I was that angry with it.

I am using this four-plus-year-old laptop because my less than one-year-old Acer is off in that limbo known as Repair, a place to which CompUSA sends all still-under-warranty computers. In this limbo, my Acer will have a portion of itself re-soldered, thus enabling it to be connected to its AC power cord and then on to the greater glory of having its battery recharged. This is the second time my Acer has visited Repair for this very purpose. In all fairness to Acer, the problem has more to do with me, tripping over said wire than any significant design flaw.

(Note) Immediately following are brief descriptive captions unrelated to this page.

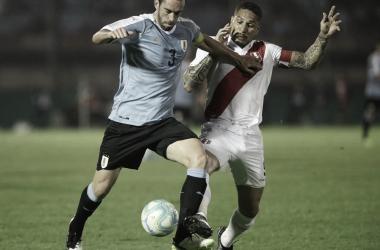 Paolo Guerrero disputando el balón con Diego Godín | Fotografía: FPF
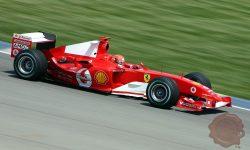 Ferrari iz leta 2004 je zadnji prinesel naslov svetovnega prvaka Schumacheru (FOTO: Wikipedia)
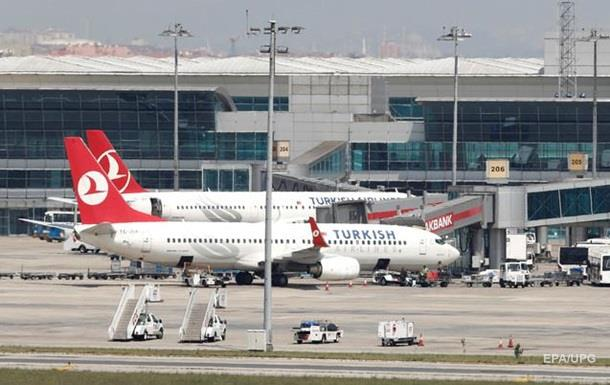 Британка, опоздав на рейс, повесилась в аэропорту Стамбула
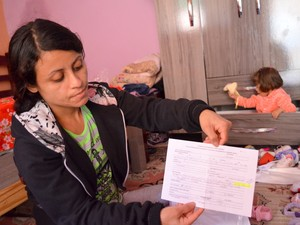 Sem condições a mãe luta para conseguir fazer exames e passar por especialistas (Foto: Fernanda Zanetti/G1)
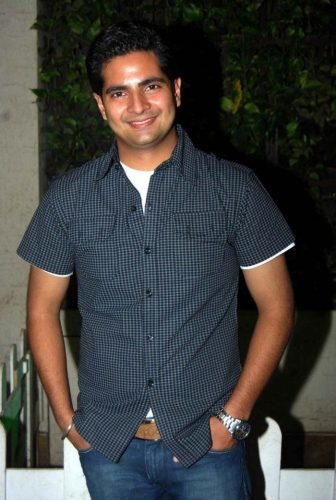 Karan Mehra Height Weight Age Biceps Size Body Stats
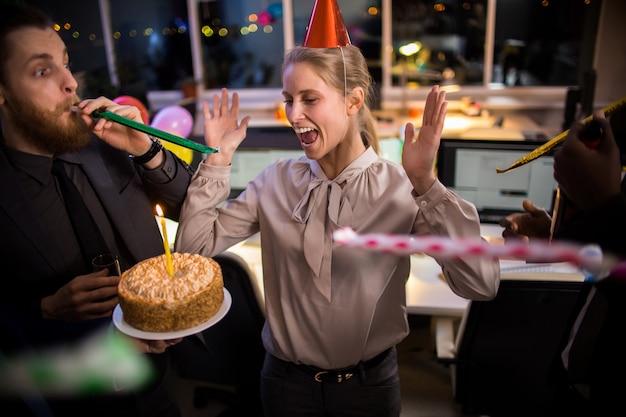 Verras op kantoor verjaardagsfeestje Premium Foto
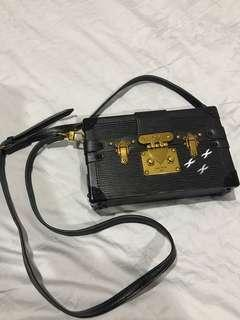 1:1 Louis Vuitton black clutch
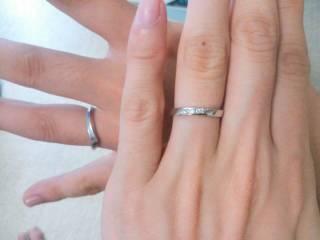 【Douxmiere bijou SOPHIA(ドゥミエール ビジュソフィア)の口コミ】 まず、装着した際にお互いの指にしっくりはまったところです。 そしてレデ…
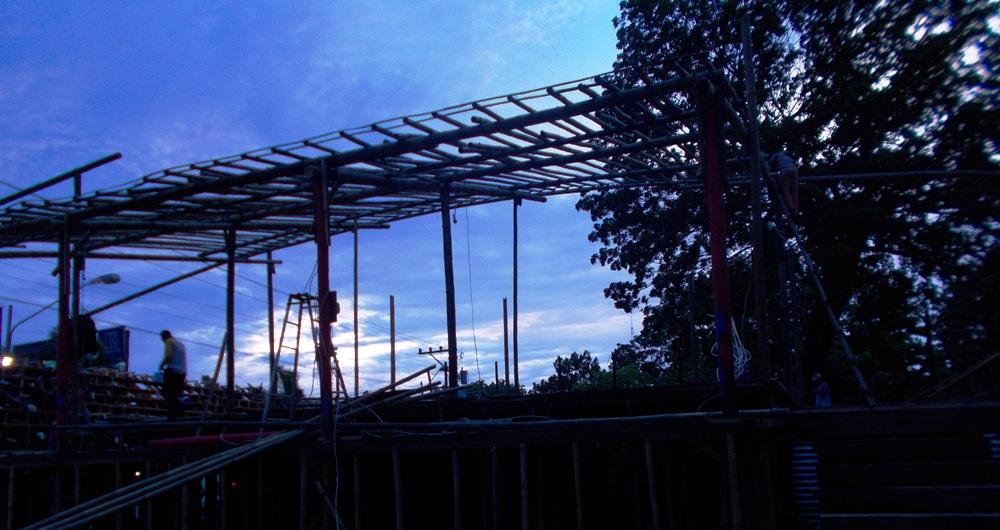 Bakal arena peragaan lumba-lumba di halaman Taman Rekreasi Pantai Kartini Rembang, Senin (16/2/2015) sore. (Foto: Pujianto)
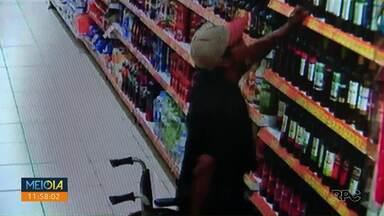 Homem se levanta da cadeira de rodas pra furtar - Polícia vai usar as imagens do supermercado para tentar identificar o homem.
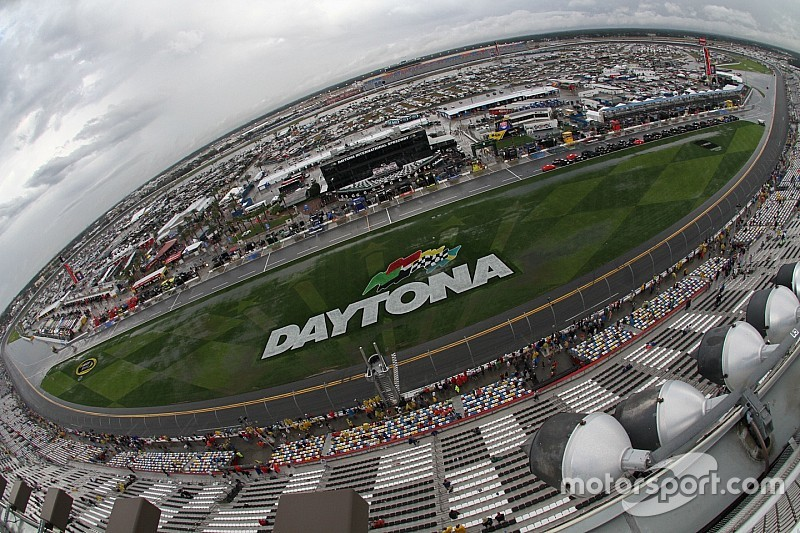 Rain forces NASCAR to postpone Daytona Cup race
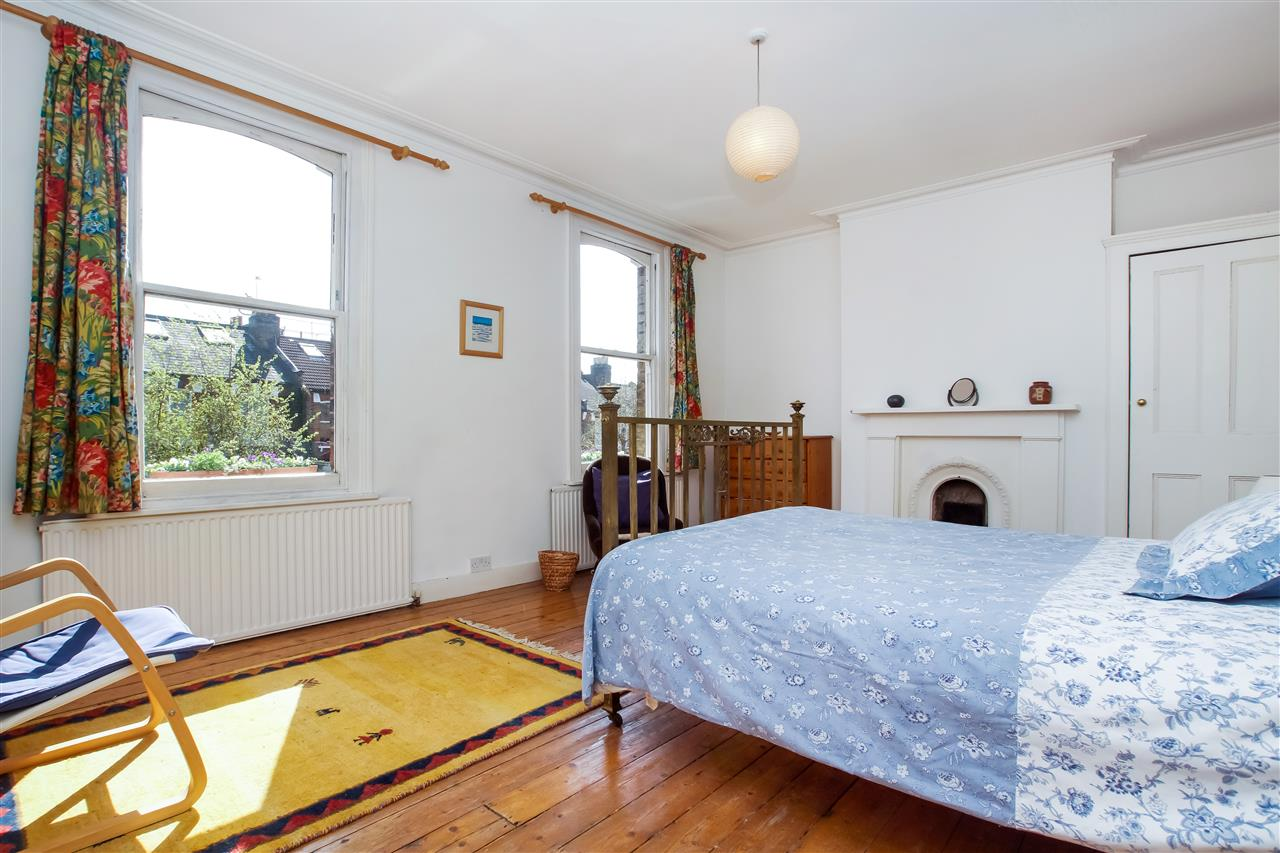 4 bed house for sale in Burghley Road, London 7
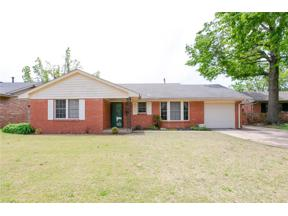 Property for sale at 2620 Abbey Road, The Village,  Oklahoma 73120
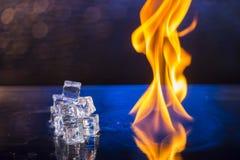 Кубы льда и огня на воде отделывают поверхность на абстрактной предпосылке Стоковая Фотография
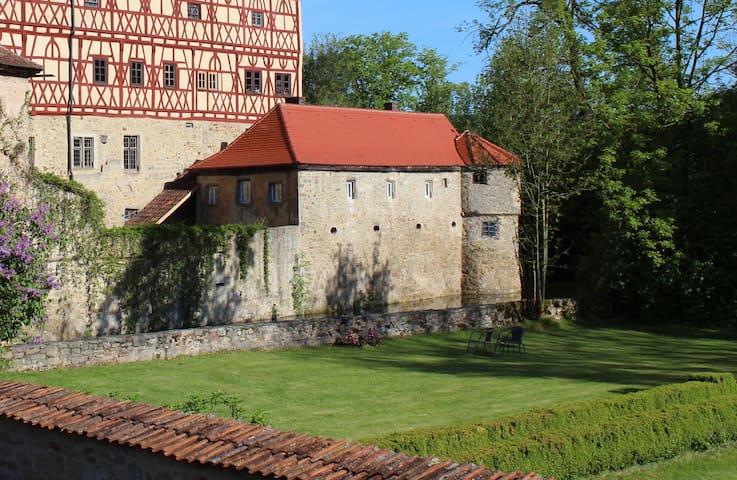Manor by the moated castle - Unsleben - Kasteel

It is true, however, that Brian Fagan, a devoted Mac user, pointed out that the new Macs connect the AC power supply to the body of the laptop with a magnet rather than the male/female prong-and-sleeve coupling found on most PCs.

"Finals time," the CompUSA repairman said, investigating my Acer. "Students get spacey studying for exams and trip over their power cords. Biggest single injury this time of year."

"Look about you," Brian Fagan invited me with a twitch of his mustache. "You will never see a person in the repair line with a Mac computer."

This is the same Brian Fagan who has announced to me on several occasions that the Cro-Magnon got short shrift, which probably means he is brewing up a new book--a book on the Cro-Magnon. But that is another matter; what is of matter is that Brian is given to making assertive statements.

Steve Cook, also a devoted Mac user, and used to Brian's assertions, smiled before nothing, "Shelly has his computers repaired at CompUSA, where people with Macs don't go."

Subsequently, I got an email--with attachments--from Liz Kuball, a forward from Mac, advertising Adobe's recent release of a new version of Photoshop that would allow her to install it on one of the Mac computers listed in the attachment. An emerging photographer, Liz has slathered for the time when Adobe produced a version of its program better suited for the new Intel Macs. In an exchange of emails, we both wish-fulfilled over the possible configurations for a new Mac, each resolutely pledging to get the maximum use of our respective Dell and Acer, not even considering a switch to Mac until "sometime in 2008."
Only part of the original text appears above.